Division of Neonatology, Department of Pediatrics, University of Miami Miller School of Medicine, Miami, Florida.
Am J Perinatol. 2019 Jul;36(S 02):S13-S17. doi: 10.1055/s-0039-1691817. Epub 2019 Jun 25.
The evolution of neonatal respiratory support has been one of the cornerstones for the advancements in neonatal-perinatal medicine, allowing survival of infants previously considered not viable. There is an increasing focus on developing strategies which are not only lifesaving but also minimize lung and other organ systems injury, thereby reducing long-term morbidities. Respiratory support immediately after birth is an area that had lagged behind in terms of evidence base and technological advancements until recently. Some of these advancements include use of a respiratory function monitors for measuring flow and tidal volume, new evidence for oxygen supplementation and monitoring, and the efforts to formulate an ideal strategy for establishing functional residual capacity after birth.
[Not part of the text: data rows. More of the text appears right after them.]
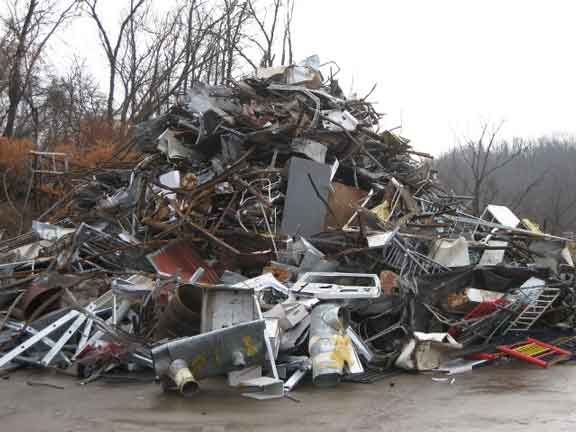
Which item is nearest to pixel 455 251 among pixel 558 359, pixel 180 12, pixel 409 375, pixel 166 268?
pixel 558 359

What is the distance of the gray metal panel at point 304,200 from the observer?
27.1 ft

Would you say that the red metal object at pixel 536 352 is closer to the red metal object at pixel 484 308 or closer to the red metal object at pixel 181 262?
the red metal object at pixel 484 308

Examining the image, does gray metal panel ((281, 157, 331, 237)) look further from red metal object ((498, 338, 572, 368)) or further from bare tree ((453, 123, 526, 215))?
bare tree ((453, 123, 526, 215))

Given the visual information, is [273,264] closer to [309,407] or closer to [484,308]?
[484,308]

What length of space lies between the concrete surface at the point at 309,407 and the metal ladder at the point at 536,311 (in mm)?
1340

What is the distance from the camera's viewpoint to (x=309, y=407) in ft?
14.8

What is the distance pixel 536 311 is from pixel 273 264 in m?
3.35

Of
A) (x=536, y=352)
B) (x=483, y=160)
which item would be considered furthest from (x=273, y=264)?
(x=483, y=160)

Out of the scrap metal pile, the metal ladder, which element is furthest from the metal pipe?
the metal ladder

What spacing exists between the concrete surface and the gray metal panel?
317 centimetres

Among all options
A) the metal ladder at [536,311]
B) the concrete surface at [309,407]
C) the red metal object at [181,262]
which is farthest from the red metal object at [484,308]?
the red metal object at [181,262]

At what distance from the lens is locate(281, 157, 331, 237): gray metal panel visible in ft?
27.1

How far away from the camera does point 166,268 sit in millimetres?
7668

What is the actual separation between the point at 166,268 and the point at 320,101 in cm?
470
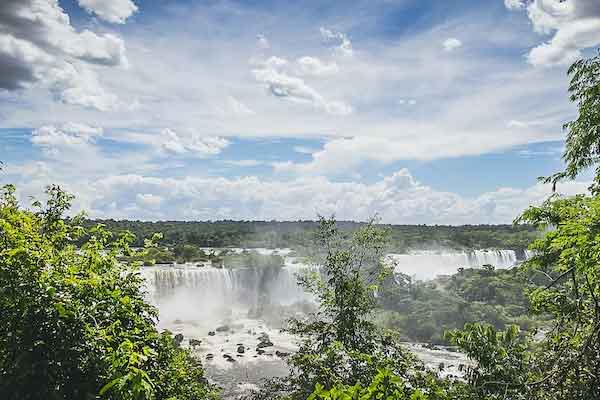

Increasing evidence for the benefits of avoiding invasive ventilation on reduction of bronchopulmonary dysplasia has resulted in efforts to further reduce the need for endotracheal intubation by applying newer strategies such as less invasive surfactant instillation, noninvasive high-frequency oscillatory ventilation, or use of high flow nasal cannula oxygen. For infants requiring mechanical ventilation, newer strategies such as volume targeted ventilation or neurally adjusted ventilation are being evaluated to reduce ventilator induced lung injury. Despite these advances, there are significant challenges, including lack of conclusive evidence base for many of currently used respiratory strategies, no reduction in the incidence of bronchopulmonary dysplasia in the last decade, and difficulties in defining outcome measures that better reflect long-term respiratory health.
新生儿呼吸支持的发展是新生儿围产医学进步的基石之一,使以前被认为无法存活的婴儿得以存活。人们越来越关注制定不仅能救命而且还能最大限度减少肺和其他器官系统损伤的策略,从而降低长期发病率。直到最近,新生儿出生后即刻的呼吸支持在证据基础和技术进步方面一直落后。其中一些进展包括使用呼吸功能监测仪来测量流量和潮气量、补充氧气和监测的新证据,以及制定出生后建立功能残气量的理想策略的努力。越来越多的证据表明,避免使用有创通气可减少支气管肺发育不良,这促使人们进一步减少气管内插管的需求,应用新的策略,如较少侵入性的表面活性剂滴注、非侵入性高频振荡通气或使用高流量鼻导管吸氧。对于需要机械通气的婴儿,正在评估新的策略,如容量目标通气或神经调节通气,以减少呼吸机相关肺损伤。尽管取得了这些进展,但仍存在重大挑战,包括许多目前使用的呼吸策略缺乏确凿的证据基础、过去十年支气管肺发育不良的发病率没有降低,以及定义更好反映长期呼吸健康的结局指标存在困难。